** WHAT YOU ARE ASKED TO DO **
The answer must consist of every line in the records that contains the word "href".
• • •
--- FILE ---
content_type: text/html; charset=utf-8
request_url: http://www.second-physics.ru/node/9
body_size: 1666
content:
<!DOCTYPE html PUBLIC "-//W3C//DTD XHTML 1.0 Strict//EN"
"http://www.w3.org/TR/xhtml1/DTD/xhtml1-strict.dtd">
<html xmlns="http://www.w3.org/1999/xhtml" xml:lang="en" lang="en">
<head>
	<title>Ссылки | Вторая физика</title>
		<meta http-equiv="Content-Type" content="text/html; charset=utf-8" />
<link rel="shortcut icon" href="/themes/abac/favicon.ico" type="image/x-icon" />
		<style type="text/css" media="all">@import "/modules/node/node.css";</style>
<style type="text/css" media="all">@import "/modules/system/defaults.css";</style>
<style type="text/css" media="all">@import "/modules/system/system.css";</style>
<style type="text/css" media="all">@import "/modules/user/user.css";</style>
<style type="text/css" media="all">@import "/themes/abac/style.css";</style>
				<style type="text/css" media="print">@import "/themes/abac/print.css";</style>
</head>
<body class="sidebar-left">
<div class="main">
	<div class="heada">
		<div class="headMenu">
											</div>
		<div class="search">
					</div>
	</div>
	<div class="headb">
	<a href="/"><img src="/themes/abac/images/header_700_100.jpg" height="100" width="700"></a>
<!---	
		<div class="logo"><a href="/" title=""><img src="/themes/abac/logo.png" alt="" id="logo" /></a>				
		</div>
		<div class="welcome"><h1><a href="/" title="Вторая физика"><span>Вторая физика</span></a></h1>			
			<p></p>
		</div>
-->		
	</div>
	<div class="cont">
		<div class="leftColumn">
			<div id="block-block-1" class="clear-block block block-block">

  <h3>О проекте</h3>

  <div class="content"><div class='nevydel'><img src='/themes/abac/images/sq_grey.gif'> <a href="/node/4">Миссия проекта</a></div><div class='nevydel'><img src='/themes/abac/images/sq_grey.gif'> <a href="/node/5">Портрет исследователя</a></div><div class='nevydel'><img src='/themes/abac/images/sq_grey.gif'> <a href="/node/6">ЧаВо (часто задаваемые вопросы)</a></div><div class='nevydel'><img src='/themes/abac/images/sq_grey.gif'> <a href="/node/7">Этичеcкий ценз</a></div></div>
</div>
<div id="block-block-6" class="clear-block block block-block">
• • •
** RESULT OF THE EXERCISE **
<link rel="shortcut icon" href="/themes/abac/favicon.ico" type="image/x-icon" />
	<a href="/"><img src="/themes/abac/images/header_700_100.jpg" height="100" width="700"></a>
		<div class="logo"><a href="/" title=""><img src="/themes/abac/logo.png" alt="" id="logo" /></a>				
		<div class="welcome"><h1><a href="/" title="Вторая физика"><span>Вторая физика</span></a></h1>			
  <div class="content"><div class='nevydel'><img src='/themes/abac/images/sq_grey.gif'> <a href="/node/4">Миссия проекта</a></div><div class='nevydel'><img src='/themes/abac/images/sq_grey.gif'> <a href="/node/5">Портрет исследователя</a></div><div class='nevydel'><img src='/themes/abac/images/sq_grey.gif'> <a href="/node/6">ЧаВо (часто задаваемые вопросы)</a></div><div class='nevydel'><img src='/themes/abac/images/sq_grey.gif'> <a href="/node/7">Этичеcкий ценз</a></div></div>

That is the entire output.